Cleanses are nothing new, but what makes Mordwinkin’s approach unique is her focus on not only purity of body and mind, but uplifting the spirit and appealing to the palate. To this end she recently partnered with her longtime friend, chef Yann Guigne, to add an element of haute cuisine.
Born and raised in France, Guigne trained as a chef in Paris, eventually making his way to Syracuse, where he co-founded L’Adour Restaurant Francais. He is currently the executive chef at DeWitt’s Scotch ’N Sirloin.
Guigne offers a food preparation class in conjunction with Mordwinkin’s cleansing program. “I asked him to help me out because I wanted someone experienced, so people could see it’s easy to prepare healthy meals,” Mordwinkin explained.
“You walk away satisfied (and) happy, your body’s fed and it’s simple enough you can do this every single day.” — Natalia Mordwinkin
Mordwinkin’s cleanse is not a traditional detox, but rather replaces dairy and wheat with whole foods, such as vegetables, fruits and protein. Each cleanse is customized to the individual clients, taking into account factors such as medical history, allergies and goals. Her concierge-style service even extends to accompanying clients to the grocery store and helping them select items that fit the bill, but are reasonably priced and readily available.
Describing her commitment to clients, Mordwinkin said, “I can’t do it any other way. I’m the one they have entrusted (with their health). So I have to be there for them.”
In addition to her dedication, Mordwinkin brings significant qualifications to the table. Prior to launching her current business, she worked for more than 20 years as a traditional retail pharmacist. It was her own health struggles and ventures into supplemental holistic treatments that led Mordwinkin to seek more knowledge, take accredited courses in natural healing, and earn a certification as a First Line Therapy practitioner through Metagenics Inc. Her blend of traditional and holistic practice allows her to offer her clientele a well-rounded regimen of individualized cleansings to promote wellness and fight disease.
As a condition of their partnership, Mordwinkin insisted Guigne try the cleanse himself. Guigne immediately accepted the challenge, but knew it wouldn’t be easy. After a long day working in the kitchen he would typically go home and make himself a “little picnic” composed of bread, cheese and wine. “I’m French!” he exclaimed. “During this cleanse? No, I couldn’t touch that!”
During the cleanse, he substituted his picnics with salads and fish with onions, lemon and herbs. He was pleasantly surprised from a culinary perspective. “It was very, very good,” he admitted. “Doing the cleanse was fun and can bring you back mentally and physically in better shape.”
Mordwinkin and Guigne have always been on the same page when it comes to eating seasonally with locally and organically grown foods. Guigne shops at the farmer’s market every weekend for his ingredients because it’s second nature, “the way I grew up,” he said. But when it came to cooking, Guigne found he learned a lot by stepping outside his normal French culinary routine.

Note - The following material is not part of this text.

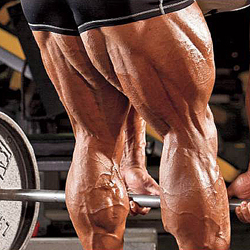 Maximale Training van je Hamstrings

“I’d ask him about coconut oil or something else and he’d say, ‘Eh,’ but to help me in preparing the meals that were suitable for the cleanse, he had to,” Mordwinkin said.

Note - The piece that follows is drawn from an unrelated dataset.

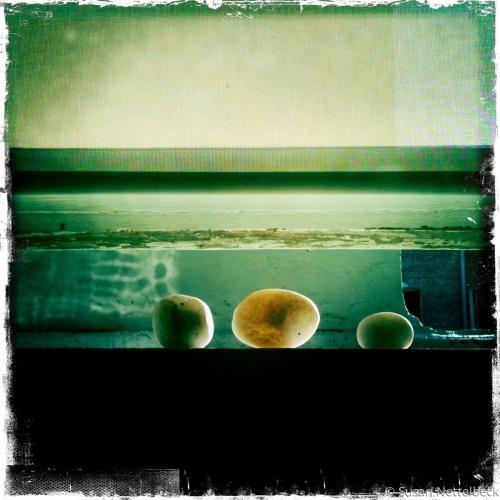 Rocks in Window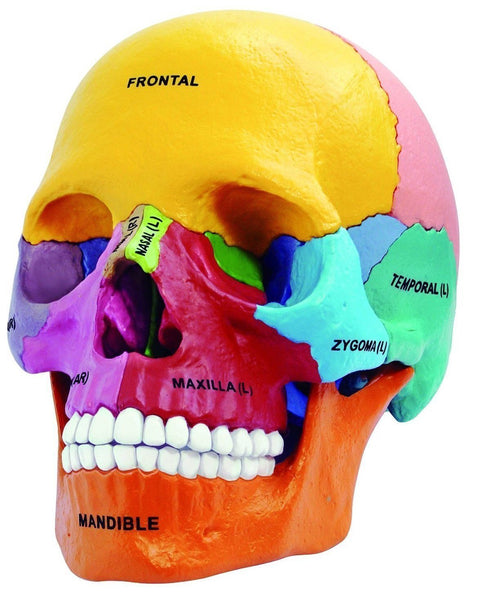 4D Puzzle Anatomy Human Skull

When Guigne makes the meals for the food prep class associated with the cleanse, he keeps them basic, using spices like salt and pepper and fresh herbs like rosemary, parsley and thyme. “He allows the food to speak for itself,” said Mordwinkin.
She wants to dispel the myths that eating during a cleansing means gnawing on cardboard, chewing rabbit food or going hungry. “You walk away satisfied (and) happy, your body’s fed and it’s simple enough you can do this every single day.”
Mordwinkin recommends individuals participate in these 10-day cleanses twice a year to rid their bodies of toxins accumulated through eating unhealthy foods, breathing environmental pollutants and dealing with everyday stressors.
Kickstarting healthier habits is really what a cleanse is all about. “When you’ve raised the bar of feeling better, you won’t want to go back to where you once were,” she said. “You have a taste of what it’s like to feel good, and the way you’re feeling is because of what you did to feel that way.”